The Los Angeles Fire Department's Marine Task Force Station 112 in San Pedro is distinctive for several reasons. One of them is that it's home to "the most powerful fireboat in the world," about which we will learn more. Also, the fire station was built recently in one of those fortunate interludes between civic budget crises, so that you will be eating from a Wolf industrial stove in a glass-fronted mess hall with a waterfront view. For another thing, crewing on a harbor fireboat is highly desirable duty. The politics of seniority thus assures that there won't be any rookies in the kitchen.
"Nobody's learning here," you are advised.
A few introductory words about the cliche of firefighters and food: Thumb through books written on the subject and you realize how deeply rooted this idea is in our culture. In the comfortable small-town imagery of an emerging nation a century ago, the volunteer fire hall was host to family-style community feasts on Sunday. Later, with the rise of professional firefighters, these kitchens became the home away from home for crews who stood 24-hour shifts.
Still, there are reasons to wonder. The patois of the firehouse cook is full of words like "grub" and "no nonsense" and "all-American." How many sins of the ordinary can be camouflaged in such language?

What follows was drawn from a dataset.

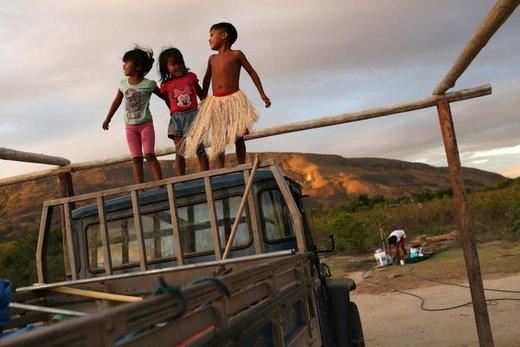 کودکان بومی در برزیل بازی میکنند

So you inquire: Chief, what's on the menu?
"We'll do something with a marinara sauce," Roupoli replies, blithely.
Oh.
He offers a context: His family settled in San Pedro four generations ago at the beginning of a sizable migration of Italians to the north side of the Los Angeles harbor. The Roupoli name threads its way through the history of San Pedro and still retains its ethnic pride. So naturally, dinner will be pasta.
A turn at the stove
If you happen to rub shoulders with the foodie crowd, however, marinara sauce conjures up dubious thoughts: Say, supper at the Cleavers' house with Wally and the Beav.
So you turn up the pressure a little. You ask, will this dinner hold up to scrutiny of a larger audience?
"It's all in the sauce," Roupoli replies, unfazed.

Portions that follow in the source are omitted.